Synaptic exocytosis of dense-core vesicles in blue crab (Callinectes sapidus) stomach muscles.

Abstract

Neuromuscular terminals of a single motoneuron to four muscles (CPV7a, GM5a, CV2, and CV3) in the stomach of the blue crab Callinectes sapidus showed structural evidence for the exocytotic release of dense-core vesicles exclusively at synapses. The primary evidence was the appearance of dense cores in the synaptic cleft, accompanied by indentations of the presynaptic or postsynaptic membrane. In their simplest form, these consisted of an omega-shaped figure of the presynaptic membrane enclosing one dense core, denoting release of a single dense-core vesicle. A larger indentation of the presynaptic membrane enclosing several dense cores denoted multiple release. A more complex form of multiple release was where the presynaptic membrane was normal, but the postsynaptic membrane elaborated into a sac projecting into the granular sarcoplasm and filled with dense cores. The postsynaptic sac in some instances was compressed into a thin, fingerlike extension, which lacked dense cores and, at its distal end, separated into small cisternae, suggesting a mechanism for membrane recycling.
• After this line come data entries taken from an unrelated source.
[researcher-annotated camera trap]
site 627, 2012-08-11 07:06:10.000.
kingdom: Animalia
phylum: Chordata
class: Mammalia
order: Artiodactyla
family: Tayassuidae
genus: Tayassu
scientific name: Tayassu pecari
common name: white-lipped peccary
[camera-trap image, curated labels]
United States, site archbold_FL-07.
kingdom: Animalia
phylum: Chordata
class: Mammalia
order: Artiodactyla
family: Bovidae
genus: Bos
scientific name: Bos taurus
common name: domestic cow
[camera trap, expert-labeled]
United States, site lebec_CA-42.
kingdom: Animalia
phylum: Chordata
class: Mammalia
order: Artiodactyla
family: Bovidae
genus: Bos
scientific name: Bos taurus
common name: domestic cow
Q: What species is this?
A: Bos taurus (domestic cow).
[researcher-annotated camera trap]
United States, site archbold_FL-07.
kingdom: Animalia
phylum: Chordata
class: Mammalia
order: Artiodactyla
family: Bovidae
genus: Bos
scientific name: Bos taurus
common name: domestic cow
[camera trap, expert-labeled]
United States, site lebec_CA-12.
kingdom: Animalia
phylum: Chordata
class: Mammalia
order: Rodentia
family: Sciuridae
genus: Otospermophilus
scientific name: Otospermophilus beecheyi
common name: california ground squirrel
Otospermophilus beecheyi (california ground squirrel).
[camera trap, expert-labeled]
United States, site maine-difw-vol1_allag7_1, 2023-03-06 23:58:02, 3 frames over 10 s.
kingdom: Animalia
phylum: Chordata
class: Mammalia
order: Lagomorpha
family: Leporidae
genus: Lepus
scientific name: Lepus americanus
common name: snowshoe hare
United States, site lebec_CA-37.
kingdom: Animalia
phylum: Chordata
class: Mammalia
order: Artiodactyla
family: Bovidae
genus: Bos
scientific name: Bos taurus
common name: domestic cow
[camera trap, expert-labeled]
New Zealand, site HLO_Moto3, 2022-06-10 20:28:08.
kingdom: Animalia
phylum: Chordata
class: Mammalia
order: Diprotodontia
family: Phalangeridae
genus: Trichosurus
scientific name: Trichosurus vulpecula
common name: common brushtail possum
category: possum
Profiles depicting single and multiple releases of dense-core vesicles were found more frequently at neuromuscular terminals that release relatively large amounts of transmitter with a single stimulus, such as CV2 and CV3, compared to those releasing smaller amounts, such as CPV7a and GM5a. The disparity in release sites among the four muscles of this single motor unit and the fact that many of the multiple-release figures were closely adjacent to the active zones for transmitter release suggest a possible modulatory role for dense-core vesicles in synaptic transmission. Such modulation may be long lasting, as implied by the postsynaptic sacs, which may permit prolonged release of the contents of their dense cores into the synaptic cleft. This is in keeping with the functional role of these stomach muscles, which is to be continuously active for long periods of time.